The newest cyberthreats to consumers don't come from the deepest reaches of the dark web. They come in fairly benign-looking ads in emails or the websites of their favorite brands.
Welcome to the world of malvertising, where cybercriminals inject malicious code into ostensibly legitimate ads. When the unsuspecting consumer clicks on -- or even views -- the ad, cybercriminals push malware onto their devices or steal their sensitive data.
"Malvertising takes on different forms," said Maryam Meseha, founding partner and co-chair of the data privacy and security practice group at Pierson Ferdinand. "Essentially, they're bad code that's injected inside of an ad campaign. They can come through an email sent by a company [or] could be injected while you're searching the web."
Malvertising is on the rise, in part spurred by Microsoft blocking macros in documents downloaded from the internet. While these attacks can devastate consumers, they can also severely affect brands whose websites and ads are spoofed in an attempt to exploit vulnerabilities.
Marketing and sales leaders should know common malvertising examples to help them ensure their campaigns don't appear fraudulent and so they can protect their customers. Check out five top malvertising examples and what companies can do to defend their brands.
1. Drive-by downloads
On even the most legitimate sites, advertisements may not be vetted thoroughly, according to Michael McLaughlin, co-leader of cybersecurity and data privacy at law firm Buchanan Ingersoll & Rooney.
For example, news sites may not review sponsored posts extensively. Those ads could be drive-by downloads -- essentially, ads that cybercriminals injected malicious code into that trigger malware to download on a user's computer.
2. Typosquatting
It's almost imperceptible unless you know what you're looking for.
Michael McLaughlinCo-leader of cybersecurity and data privacy at Buchanan Ingersoll & Rooney
Typo and domain squatting are another malvertising example that can compromise a brand's reputation and user security. In this example, users think they're going to a brand's website, but instead get directed to a site that uses a typo or a slight variation of that brand's domain name, according to McLaughlin. The malvertising may then prompt users to download malware or try to steal their credentials.
"It's almost imperceptible unless you know what you're looking for," McLaughlin said. "I see it across the board for reputable companies and well-known names in the industry."
3. False applications
Cybercriminals also try to implement malvertising on mobile devices through impersonated applications or ads, McLaughlin said.
For example, users may try to download a cryptocurrency trading platform, but as soon as they type in their crypto wallet credentials, malicious actors can steal their data. These bad actors may also want to steal passwords, contacts or gain any data stored on a user's mobile device.

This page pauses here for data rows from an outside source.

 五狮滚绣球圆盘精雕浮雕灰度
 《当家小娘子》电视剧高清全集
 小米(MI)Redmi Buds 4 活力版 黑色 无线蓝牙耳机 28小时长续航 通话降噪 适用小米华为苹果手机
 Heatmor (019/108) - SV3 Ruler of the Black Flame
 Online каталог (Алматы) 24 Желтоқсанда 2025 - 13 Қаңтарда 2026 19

Malicious actors can also create false applications for cryptojacking, where they use both mobile and desktop devices to mine cryptocurrency. Users may run innocuous-looking software or visit a website injected with malware, and cybercriminals run cryptomining operations in the background.
4. Fake QR codes
Thanks to the rise in QR code usage, cybercriminals have found another way to launch phishing and malware attacks. Some QR codes are executable, according to McLaughlin, which bad actors can exploit.
Cybercriminals have taken advantage of the opportunity QR codes present to blend the physical and digital worlds. Fake QR codes redirect users to sites that ask for their credentials or are injected with malware to take control of their devices.
5. Exploit kits
One of the more insidious malware examples is an exploit kit. This type of attack involves malicious code inserted into ads that can find and exploit vulnerabilities on a user's device to install malware without any user action.

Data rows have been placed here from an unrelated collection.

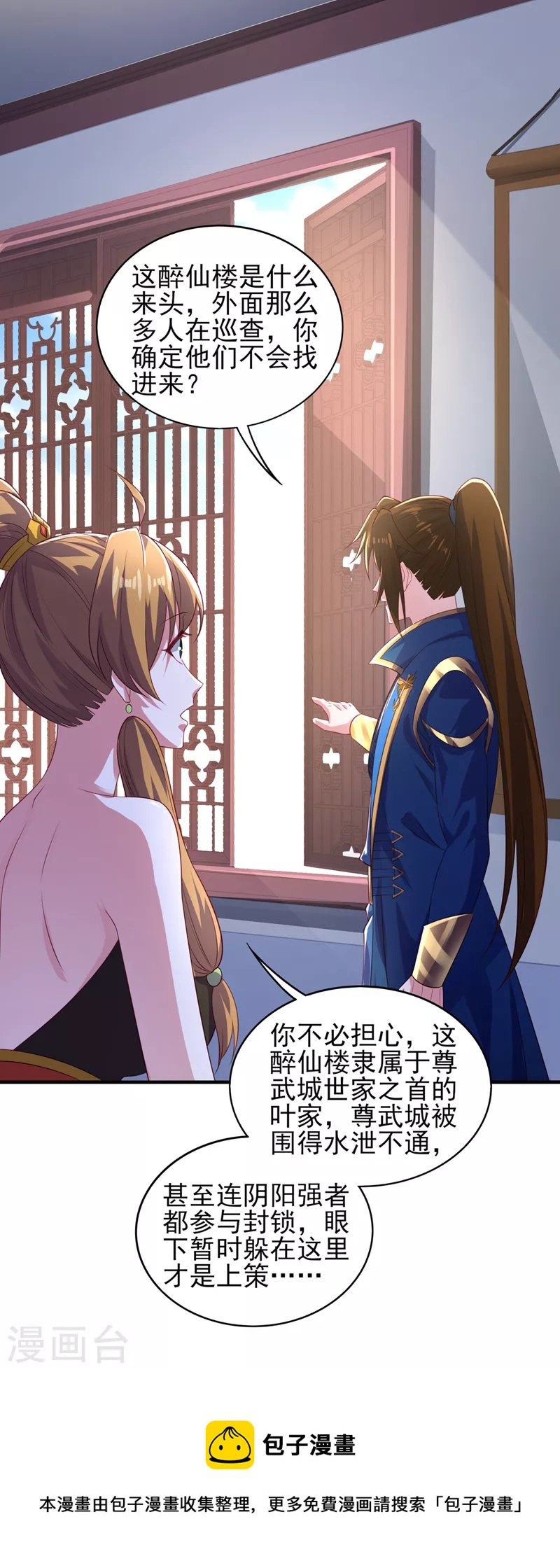 第492话 你们太弱了30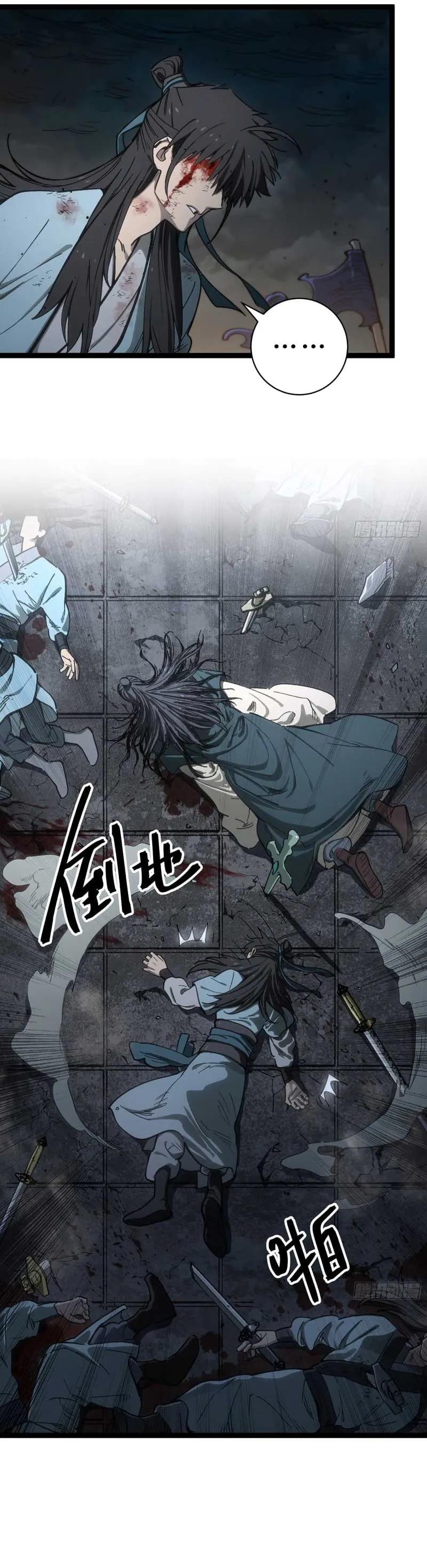 A Glimpse of the Jianghu Chapter 0 page 3 - 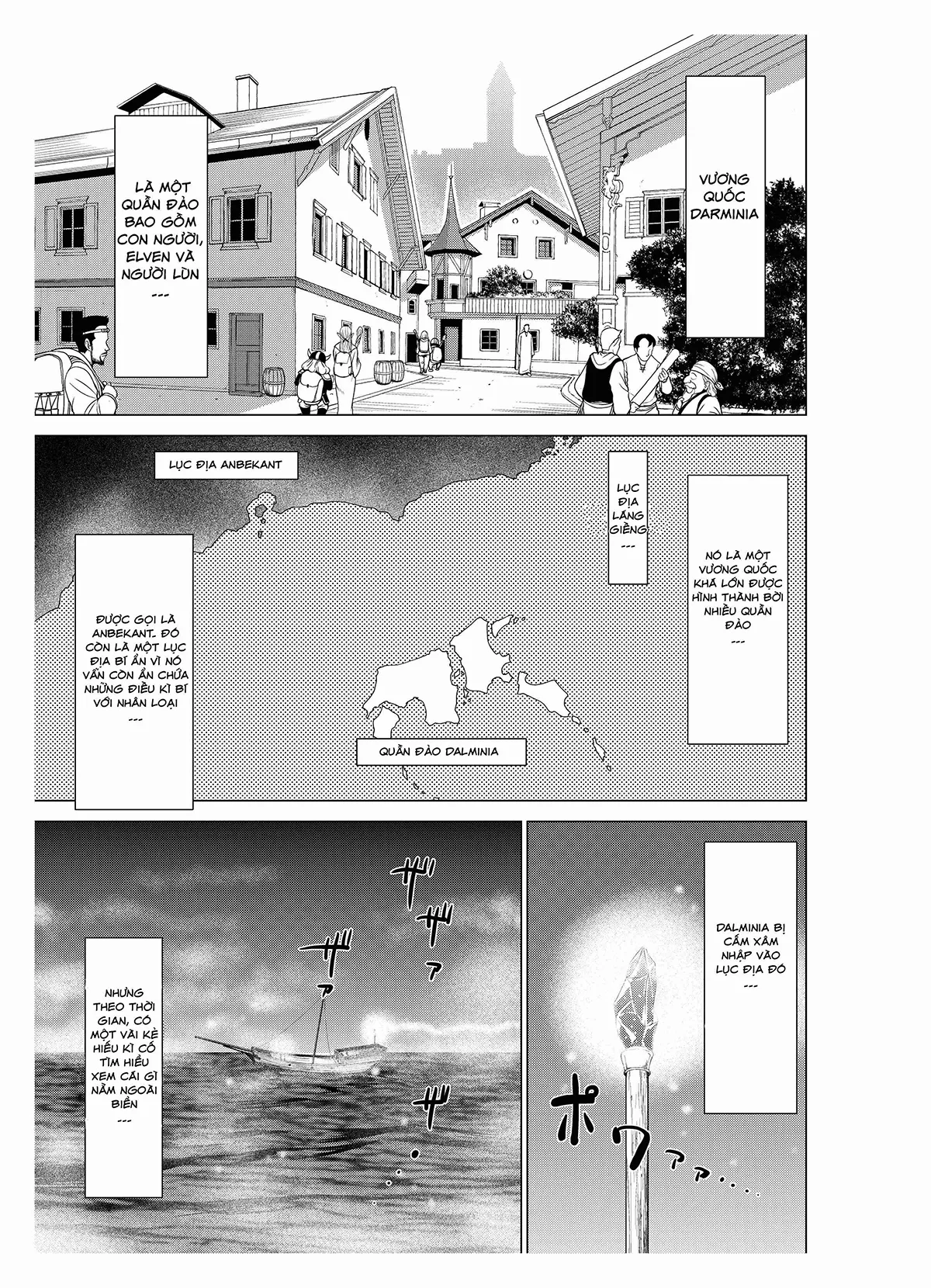 HentaiVN.net - Ảnh 5 - Dluminia Oukoku Monogatari Tsurie [Dluminia Kingdom Story ...Fish Bait...] - Oneshot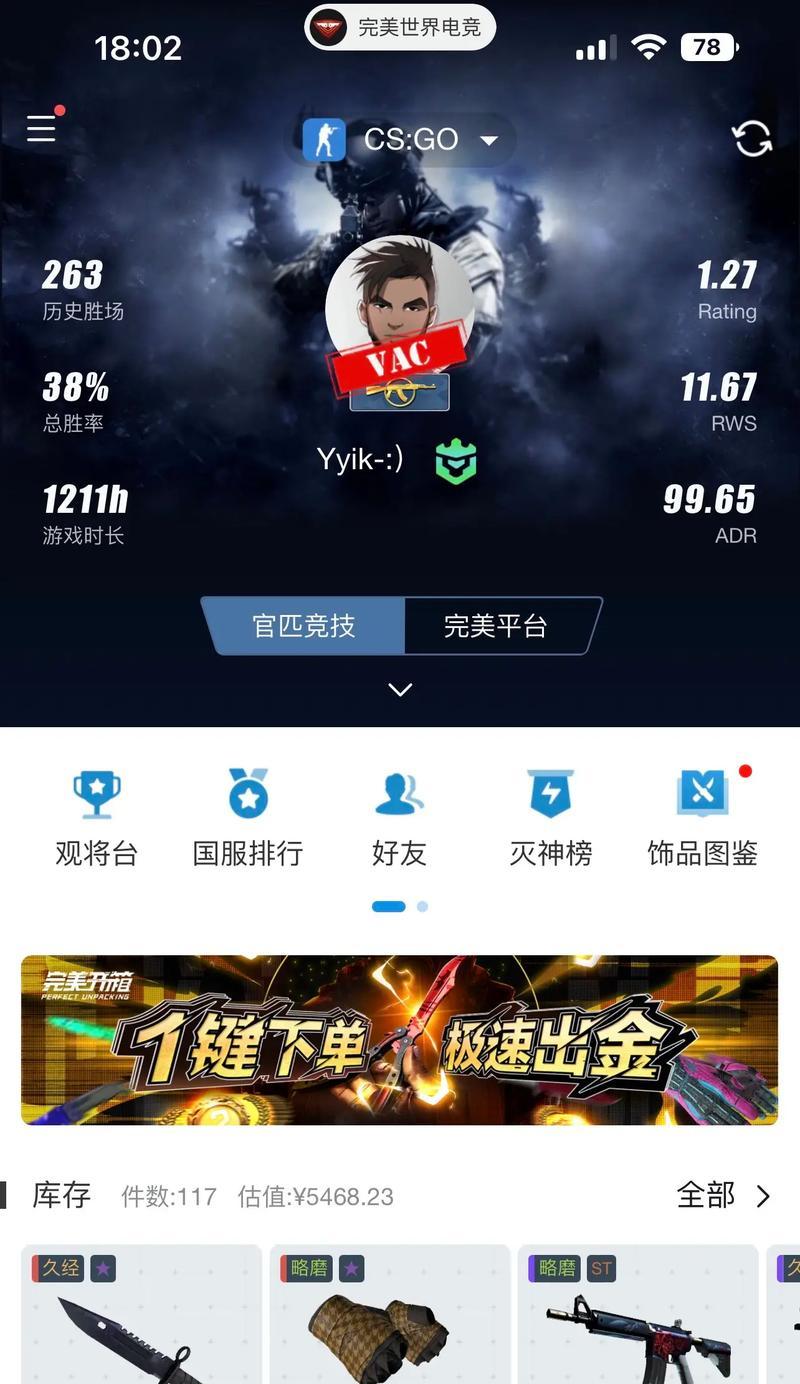 完美世界csgo如何查看伤害？查看伤害的方法是什么？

The user simply visits a site, like a popular video streaming site, where the code exists. The code then profiles the user's device for vulnerabilities, looks for outdated software -- like antivirus software or an older version of the web browser -- and silently runs the malicious code. The user is never the wiser.
Educate customers to avoid malvertising
Brands often don't realize when malvertising attacks occur, according to Meseha. So, they should try to train their customer base to help prevent these attacks.
"What I like to advise clients is to sometimes, quarterly or semiannually, send a PSA that says, 'These are what our ads look like, and these are the things you need to be careful of,'" she said.
These messages should also advise customers to contact customer service if they receive a suspicious email or link.
On the back end, Meseha said she advises organizations to have the right disclosures and limitations of liability to protect themselves. She also said organizations should ensure that their own security protocols and tools are up to date, so if code on their websites is flagged as malicious through endpoint detection, internal monitoring or other means, they can activate a response quickly.
"There has to be an internal protocol from a security perspective," she said.
Christine Campbell is a freelance writer specializing in business and B2B technology.